Je crois, sans fausse modestie, que j’étais la gentille du groupe. Salomé, qui m’aime, emploie plutôt le mot « hypocrite ». Mais quand Hortense a grimpé sur une chaise devant tous les convives, ce soir-là (elle avait finalement opté pour un top brillant façon Beyoncé sur Dangerously in Love, à moitié nue donc) sans crier gare, tout à fait ivre, pour dire à quel point nous étions les deux plus mauvaises amies du monde, qu’elle nous détestait et qu’on méritait le purgatoire, j’ai paniqué. Personne ne m’avait appris à réagir devant un scandale, encore moins quand il me concernait directement.

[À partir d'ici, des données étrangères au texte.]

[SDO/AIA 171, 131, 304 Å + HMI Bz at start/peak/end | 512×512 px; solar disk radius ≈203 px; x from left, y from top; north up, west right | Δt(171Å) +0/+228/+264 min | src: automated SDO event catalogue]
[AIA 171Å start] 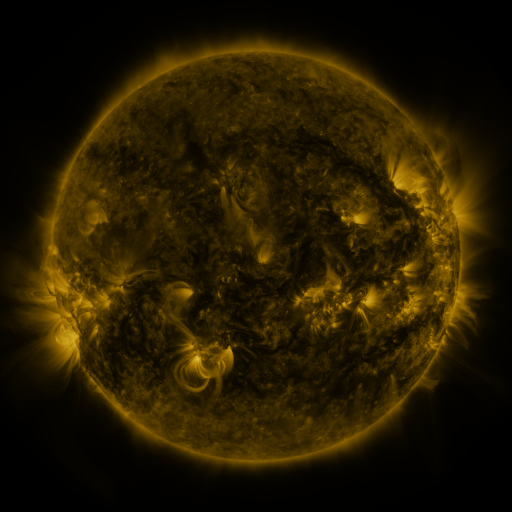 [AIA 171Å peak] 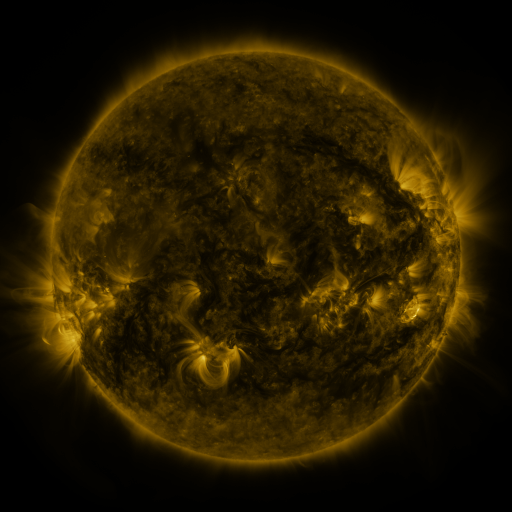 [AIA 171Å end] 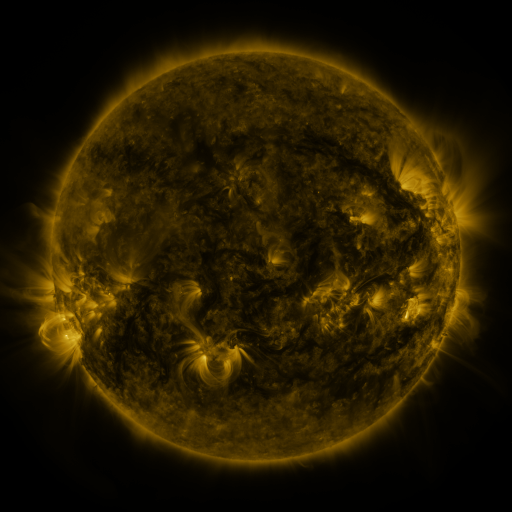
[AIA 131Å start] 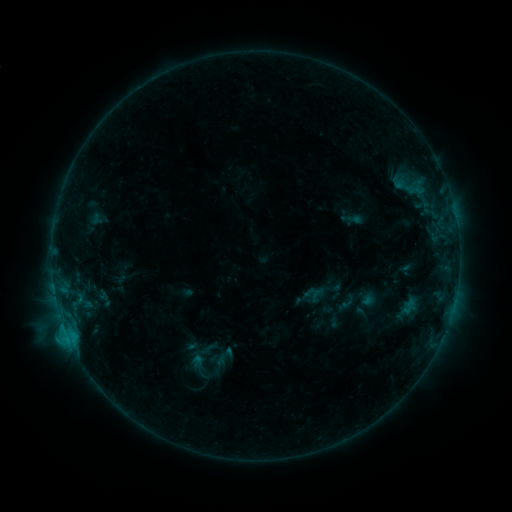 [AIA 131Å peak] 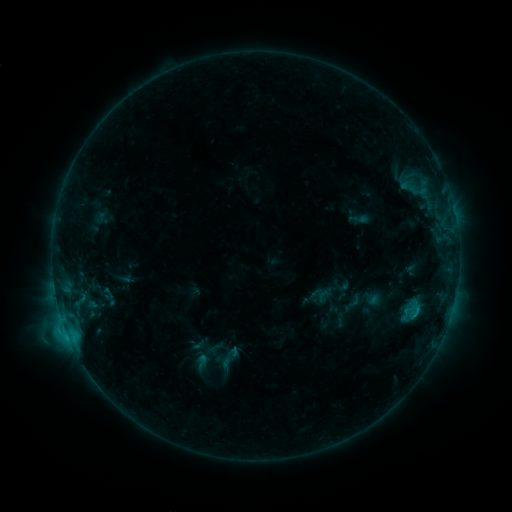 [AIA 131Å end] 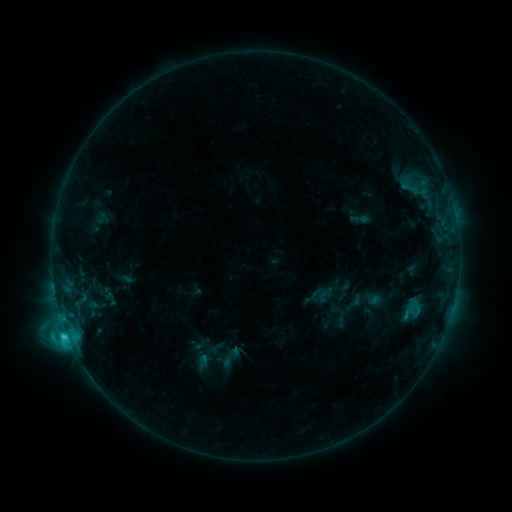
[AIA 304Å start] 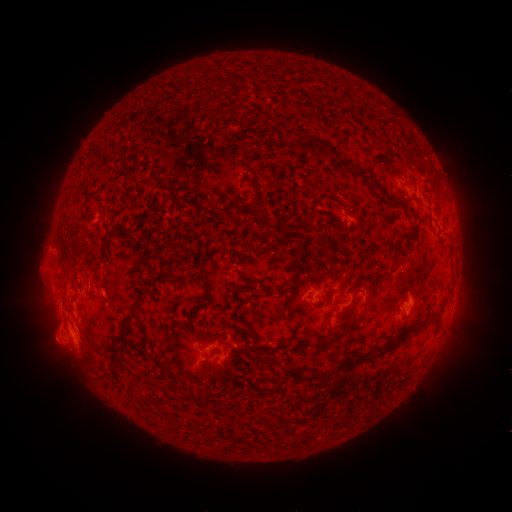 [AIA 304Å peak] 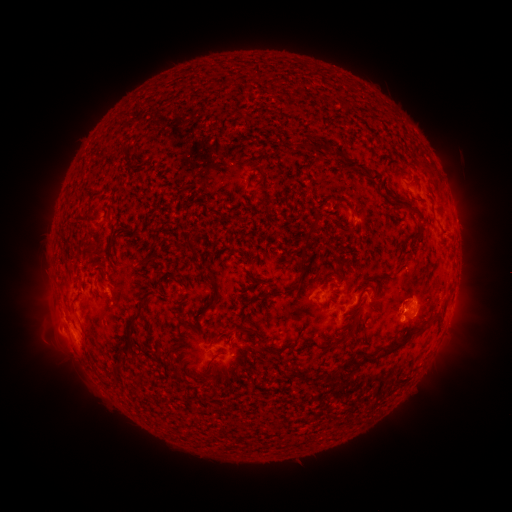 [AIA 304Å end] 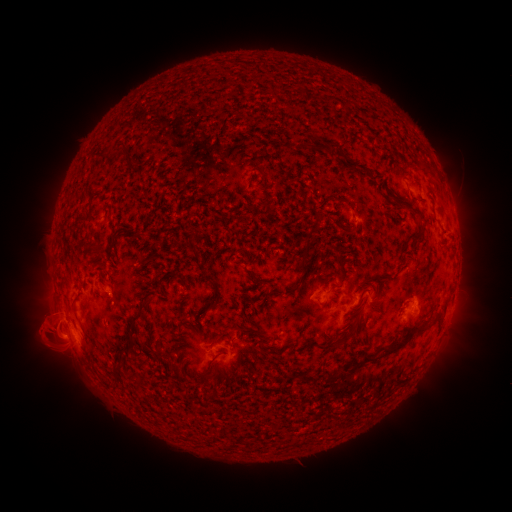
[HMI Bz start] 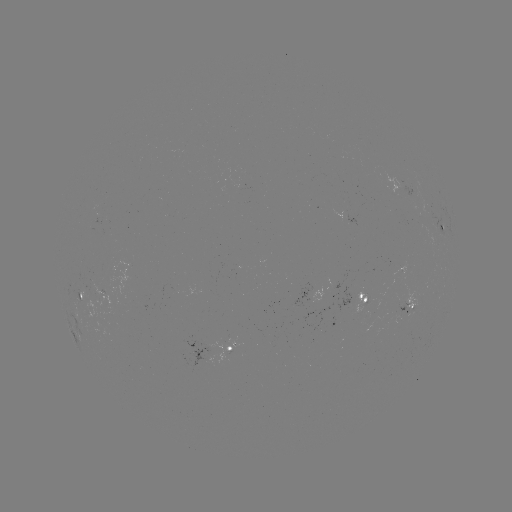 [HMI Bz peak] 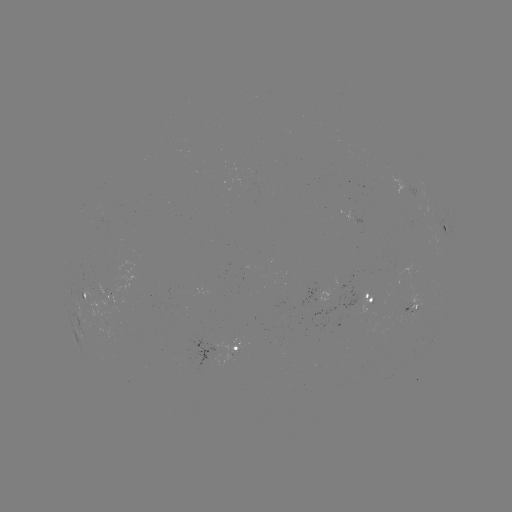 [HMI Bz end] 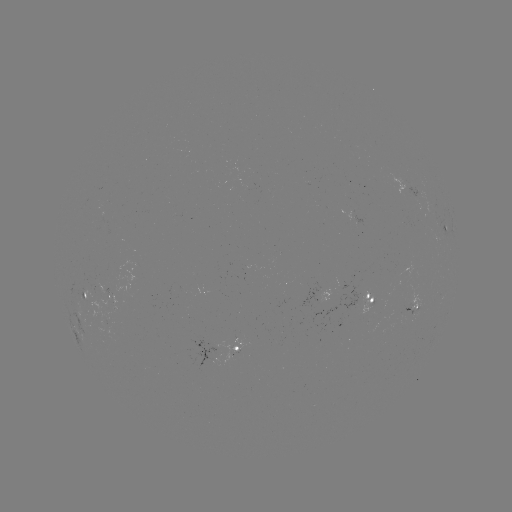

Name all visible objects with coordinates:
emerging-flux region: (87, 291)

Salomé était stupéfaite, elle aussi, mais comme ses parents s’engueulaient souvent n’importe où, n’importe quand et pour n’importe quoi, elle a réussi à articuler : « Hortense/chambre/maintenant. » Une fois dans la chambre, j’ai éclaté en sanglots, pourquoi tu gâches notre crémaillère ouin-ouin, Salomé a gueulé sur Hortense et Hortense a été encore plus méchante avec moi parce que je pleurais et que j’étais en position de faiblesse tandis que Salomé, l’affrontant, se montrait vaillante, et nous savons depuis Caligula que les bourreaux ne respectent que les bourreaux. Mon amoureux est venu s’enquérir de mon état. C’était de pire en pire : les invités, inquiets, défilaient derrière la porte. Alors Salomé a dit ce truc, tandis que j’avais entrepris de ranger ma chambre pour me calmer : « Tout va bien ! Daphné pleure de joie. »

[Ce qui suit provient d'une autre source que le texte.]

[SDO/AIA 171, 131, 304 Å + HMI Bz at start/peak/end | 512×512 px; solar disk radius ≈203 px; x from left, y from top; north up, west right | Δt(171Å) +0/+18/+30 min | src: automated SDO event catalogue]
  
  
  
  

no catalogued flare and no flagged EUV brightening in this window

Hortense a levé les yeux au ciel et j’ai entend papa répéter, perplexe, derrière la porte : « de joie ? » Et comme tout le monde attendait une réponse de ma part, je me suis saisie du premier prospectus que je trouvais sur mon bureau, sans doute distribué au début de l’année dans les couloirs de la fac, avec dessus la tête de Willem Dafoe, les noms d’Alexandre Sokourov, Olivier Assayas et Mia Hansen-Løve, le tout surmonté d’un « Bergman Week, Fårö 2016 », et j’ai annoncé :
— Je pars en Suède, sur l’île d’Ingmar Bergman, je suis très émue alors je pleure.
Salomé m’a fait non de la tête, mortifiée, mais c’était trop tard. Hortense a fermé les yeux de dépit. Quelqu’un a débouché le champagne de l’autre côté de la porte :
— Vive la Suède !
— Qui a dit ça ? Qui est cet abruti ? a murmuré Hortense avant de quitter l’appartement et nos vies pour de bon.